*** The input

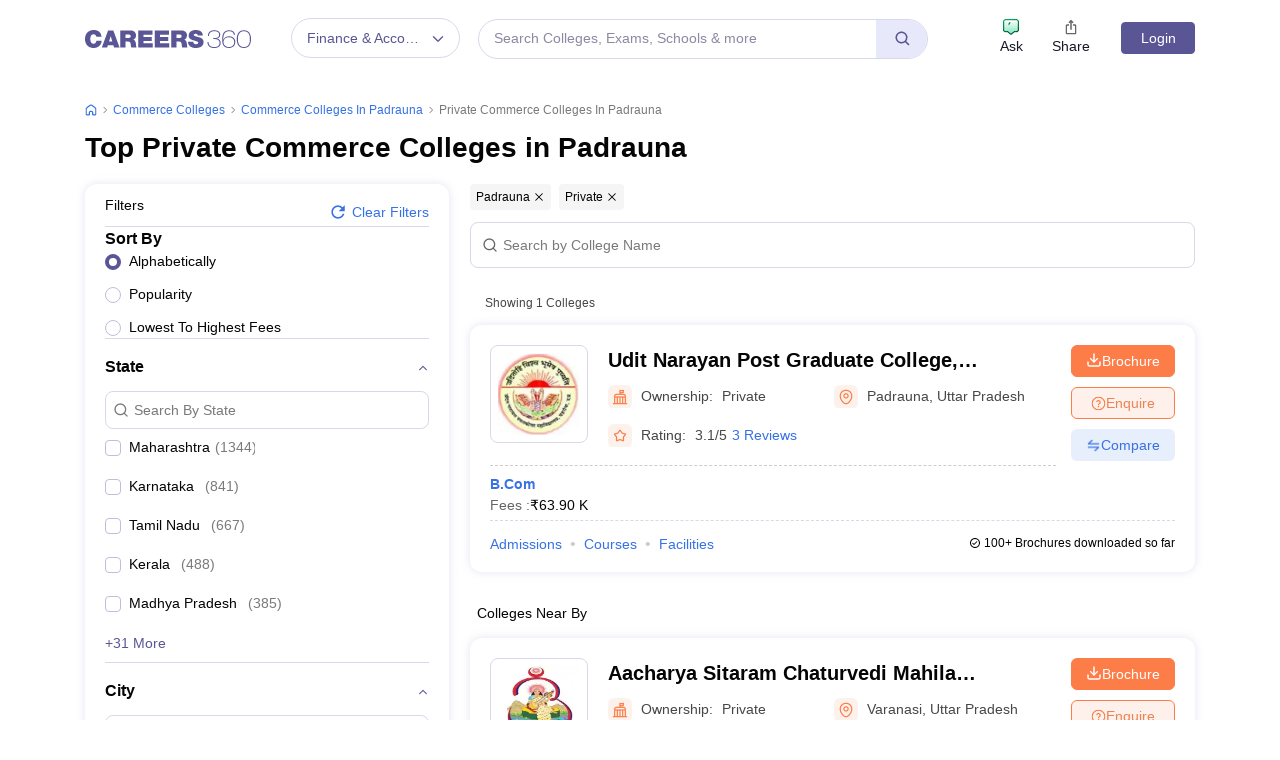

--- FILE ---
content_type: text/html; charset=UTF-8
request_url: https://geolocation-db.com/json/
body_size: 79
content:
{"country_code":"US","country_name":"United States","city":"Columbus","postal":"43215","latitude":39.9653,"longitude":-83.0235,"IPv4":"18.220.12.136","state":"Ohio"}

--- FILE ---
content_type: text/html; charset=utf-8
request_url: https://www.google.com/recaptcha/api2/aframe
body_size: 183
content:
<!DOCTYPE HTML><html><head><meta http-equiv="content-type" content="text/html; charset=UTF-8"></head><body><script nonce="HWou58oqNyr4jyOtm9r5Bw">/** Anti-fraud and anti-abuse applications only. See google.com/recaptcha */ try{var clients={'sodar':'https://pagead2.googlesyndication.com/pagead/sodar?'};window.addEventListener("message",function(a){try{if(a.source===window.parent){var b=JSON.parse(a.data);var c=clients[b['id']];if(c){var d=document.createElement('img');d.src=c+b['params']+'&rc='+(localStorage.getItem("rc::a")?sessionStorage.getItem("rc::b"):"");window.document.body.appendChild(d);sessionStorage.setItem("rc::e",parseInt(sessionStorage.getItem("rc::e")||0)+1);localStorage.setItem("rc::h",'1769270302189');}}}catch(b){}});window.parent.postMessage("_grecaptcha_ready", "*");}catch(b){}</script></body></html>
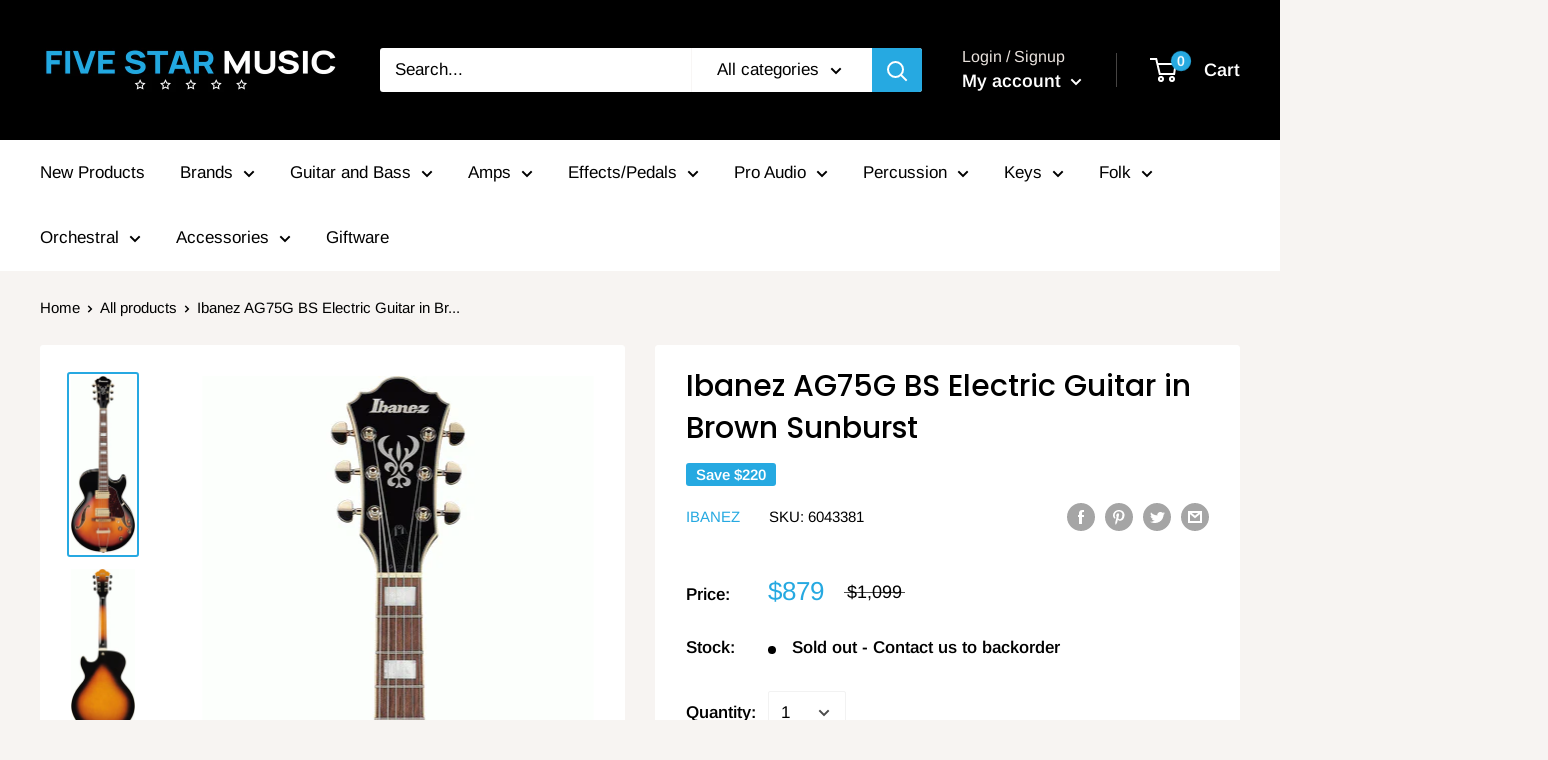

--- FILE ---
content_type: text/javascript
request_url: https://fivestarmusic.com.au/cdn/shop/t/2/assets/custom.js?v=90373254691674712701594699962
body_size: -570
content:
//# sourceMappingURL=/cdn/shop/t/2/assets/custom.js.map?v=90373254691674712701594699962
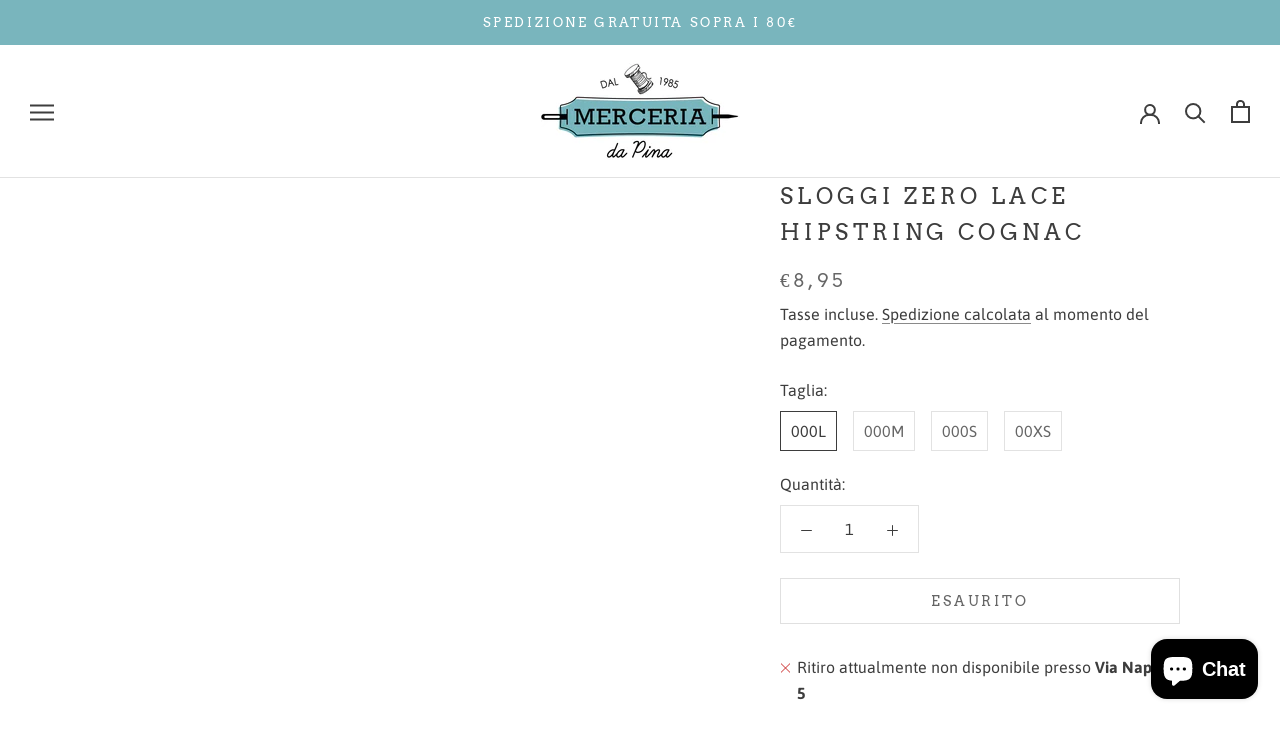

--- FILE ---
content_type: text/html; charset=utf-8
request_url: https://merceriadapina.it/variants/37761389527205?section_id=store-availability
body_size: 344
content:
<div id="shopify-section-store-availability" class="shopify-section"><div class="store-availability-container" data-section-id="store-availability" data-section-type="store-availability"><div class="store-availability-information">
    <svg focusable="false" class="Icon Icon--store-availability-out-of-stock" viewBox="0 0 11 10" role="presentation">
      <path fill="none" d="M10 9.5l-9-9m9 0l-9 9" stroke="#CB2B2B"></path>
    </svg>

  <!-- MEDIA API (SHOPIFY ICONS) --><div class="store-availability-information-container"><p class="store-availability-information__title">Ritiro attualmente non disponibile presso <strong>Via Napoli, 5</strong></p></div>
    </div>

    <div class="store-availabilities-modal Drawer Drawer--fromRight" aria-hidden="true" tabindex="-1" id="StoreAvailabilityModal-37761389527205">
      <div class="store-availabilities-modal__header Drawer__Header Drawer__Header--bordered Drawer__Header--flexible Drawer__Container">
          <div class="store-availabilities-modal__product-information">
            <h2 class="store-availabilities-modal__product-title Drawer__Title Heading u-h4"></h2>
            <p class="store-availabilities-modal__variant-title">000L</p>
          </div>

          <button class="store-availabilities-modal__close Drawer__Close Icon-Wrapper--clickable" data-action="close-drawer" data-drawer-id="StoreAvailabilityModal-37761389527205" aria-label="Chiudi"><svg class="Icon Icon--close" role="presentation" viewBox="0 0 16 14">
      <path d="M15 0L1 14m14 0L1 0" stroke="currentColor" fill="none" fill-rule="evenodd"></path>
    </svg></button>
        </div>

        <div class="store-availabilities-list Drawer__Content">
          <div class="Drawer__Main" data-scrollable>
            <div class="Drawer__Container"><div class="store-availability-list__item">
                  <p class="store-availability-list__location"><strong>Via Napoli, 5</strong></p>

                  <div class="store-availability-list__item-info">
                    <div class="store-availability-list__stock">
    <svg focusable="false" class="Icon Icon--store-availability-out-of-stock" viewBox="0 0 11 10" role="presentation">
      <path fill="none" d="M10 9.5l-9-9m9 0l-9 9" stroke="#CB2B2B"></path>
    </svg>

  <!-- MEDIA API (SHOPIFY ICONS) -->Ritiro attualmente non disponibile
</div>

                    <div class="store-availability-list__contact"><p>Via Napoli, 5<br>00048 Nettuno RM<br>Italia</p>069803105
</div>
                  </div>
                </div></div>
          </div>
        </div>
      </div>
    </div></div>


</div>

--- FILE ---
content_type: text/javascript
request_url: https://merceriadapina.it/cdn/shop/t/4/assets/custom.js?v=183944157590872491501610795385
body_size: -696
content:
//# sourceMappingURL=/cdn/shop/t/4/assets/custom.js.map?v=183944157590872491501610795385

******

> [Exercise]: Across the whole listing above, state how many lines contain "ICONS". Only the number is wanted.

> [Response to the task]: 2